_Exercise description_. Pictures do not belong in the copy; retype the records below exactly.
* * *
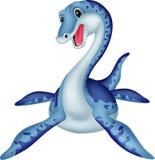 Милый шарж plesiosaurus иллюстрация вектора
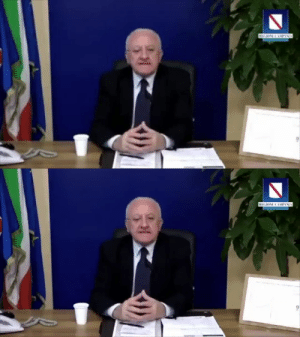 "wardenmcpherson: sedfierisentio: my new favourite thing is italian regional presidents and mayors absolutely LOSING IT at people violating quarantine. here's a eng subtitled compilation for y'all. (the president of campania region; the mayor of messina; the mayor of bari; the mayor of gualdo tadino; the mayor of lucera.) ""Do you understand that the casket will be closed?! Who the fuck is supposed to even see you?! WITH YOUR HAIR ALL DONE IN THE CASKET??"" : wardenmcpherson: sedfierisentio: my new favourite thing is italian regional presidents and mayors absolutely LOSING IT at people violating quarantine. here's a eng subtitled compilation for y'all. (the president of campania region; the mayor of messina; the mayor of bari; the mayor of gualdo tadino; the mayor of lucera.) ""Do you understand that the casket will be closed?! Who the fuck is supposed to even see you?! WITH YOUR HAIR ALL DONE IN THE CASKET??"""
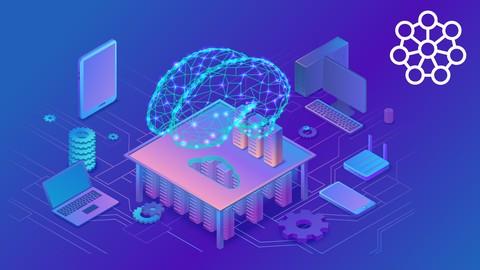 Kaggle Masterclass - build a Data Science Portfolio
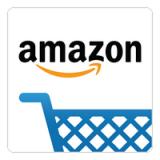 亚马逊购物(安卓版手机下载)最新版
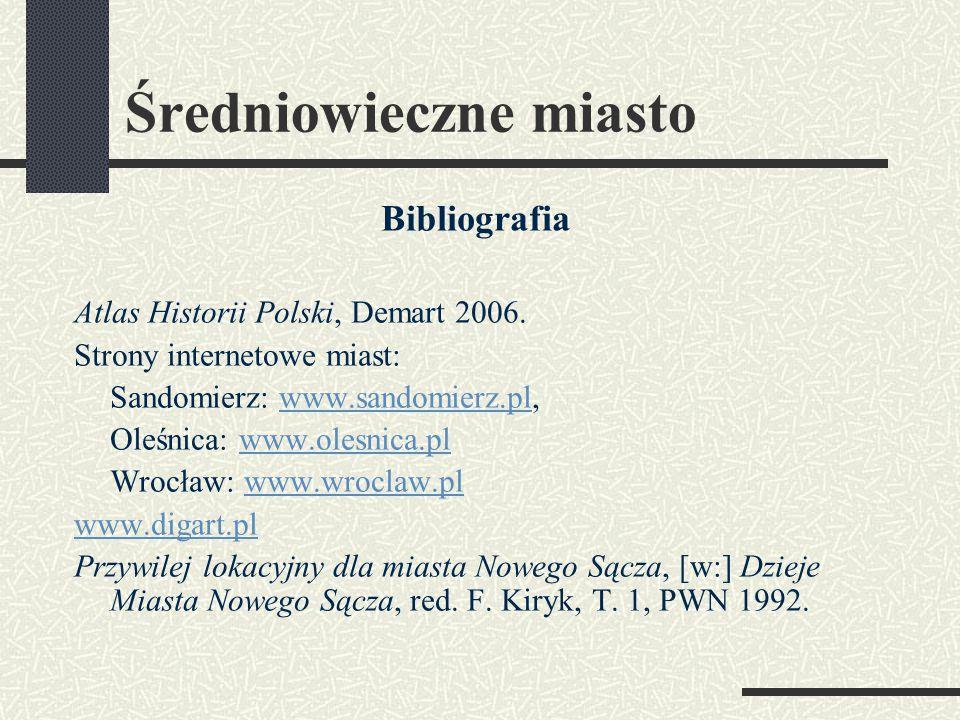 Średniowieczne miasto Bibliografia Atlas Historii Polski, Demart 2006.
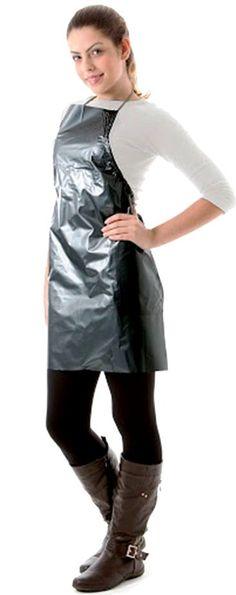 Nylons, Plastic Aprons, Blouse Nylon, Pvc Apron, Hairdresser, High Neck Dress, Female, Dresses, Fashion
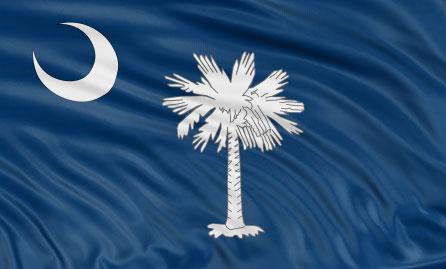 south carolina student loans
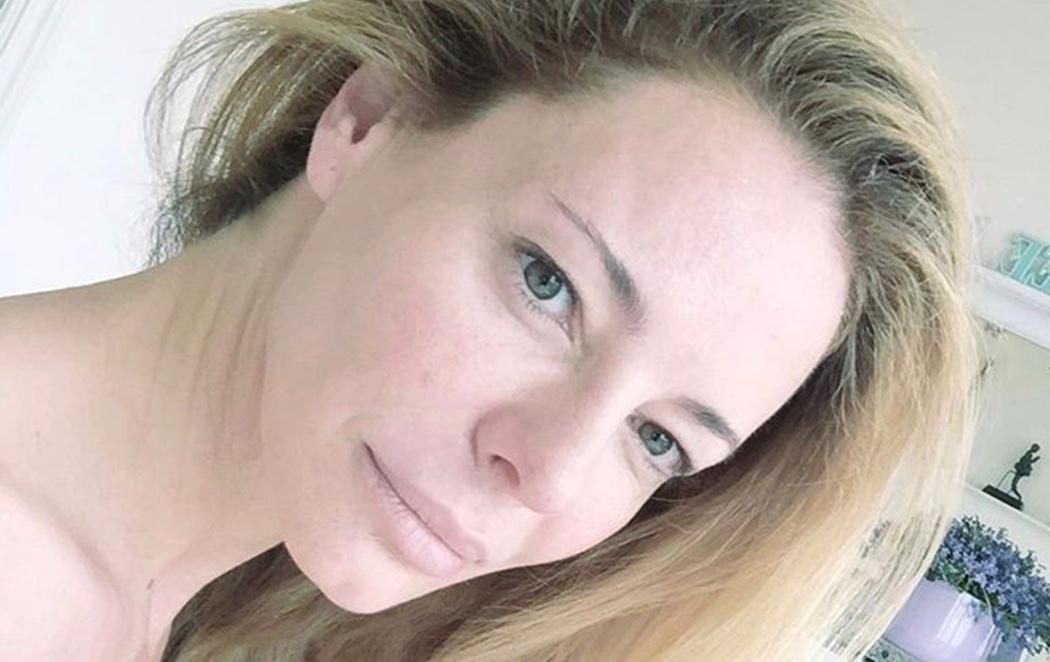 Paula Vázquez se desmaquilla frente a los comentarios machistas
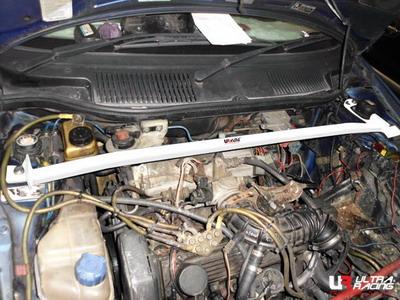 Fiat Punto 1 Cabrio UltraRacing 2-Punkts Främre Fjäderbensstag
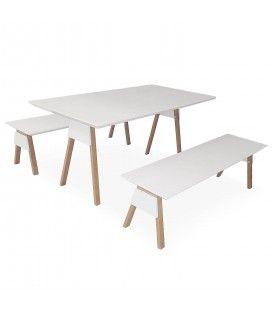 Ensemble table et bancs blanc et bois chêne clair Ema -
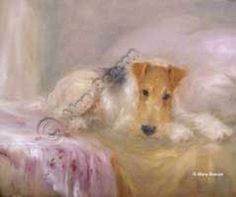 Beautiful art.... Chien Fox Terrier, Wirehaired Fox Terrier, Welsh Terrier, Fox Terriers, Wire Fox Terrier, Dogs And Puppies, Doggies, Dog Portraits, Little Dogs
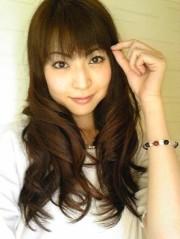 下島美来 公式ブログ/前髪おろしたら☆ 画像1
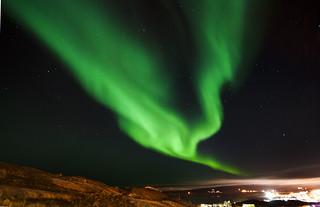 Aurora in Iqaluit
* * *
_Result below_.
 Милый шарж plesiosaurus иллюстрация вектора
 "wardenmcpherson: sedfierisentio: my new favourite thing is italian regional presidents and mayors absolutely LOSING IT at people violating quarantine. here's a eng subtitled compilation for y'all. (the president of campania region; the mayor of messina; the mayor of bari; the mayor of gualdo tadino; the mayor of lucera.) ""Do you understand that the casket will be closed?! Who the fuck is supposed to even see you?! WITH YOUR HAIR ALL DONE IN THE CASKET??"" : wardenmcpherson: sedfierisentio: my new favourite thing is italian regional presidents and mayors absolutely LOSING IT at people violating quarantine. here's a eng subtitled compilation for y'all. (the president of campania region; the mayor of messina; the mayor of bari; the mayor of gualdo tadino; the mayor of lucera.) ""Do you understand that the casket will be closed?! Who the fuck is supposed to even see you?! WITH YOUR HAIR ALL DONE IN THE CASKET??"""
 Kaggle Masterclass - build a Data Science Portfolio
 亚马逊购物(安卓版手机下载)最新版
 Średniowieczne miasto Bibliografia Atlas Historii Polski, Demart 2006.
 Nylons, Plastic Aprons, Blouse Nylon, Pvc Apron, Hairdresser, High Neck Dress, Female, Dresses, Fashion
 south carolina student loans
 Paula Vázquez se desmaquilla frente a los comentarios machistas
 Fiat Punto 1 Cabrio UltraRacing 2-Punkts Främre Fjäderbensstag
 Ensemble table et bancs blanc et bois chêne clair Ema -
 Beautiful art.... Chien Fox Terrier, Wirehaired Fox Terrier, Welsh Terrier, Fox Terriers, Wire Fox Terrier, Dogs And Puppies, Doggies, Dog Portraits, Little Dogs
 下島美来 公式ブログ/前髪おろしたら☆ 画像1
 Aurora in Iqaluit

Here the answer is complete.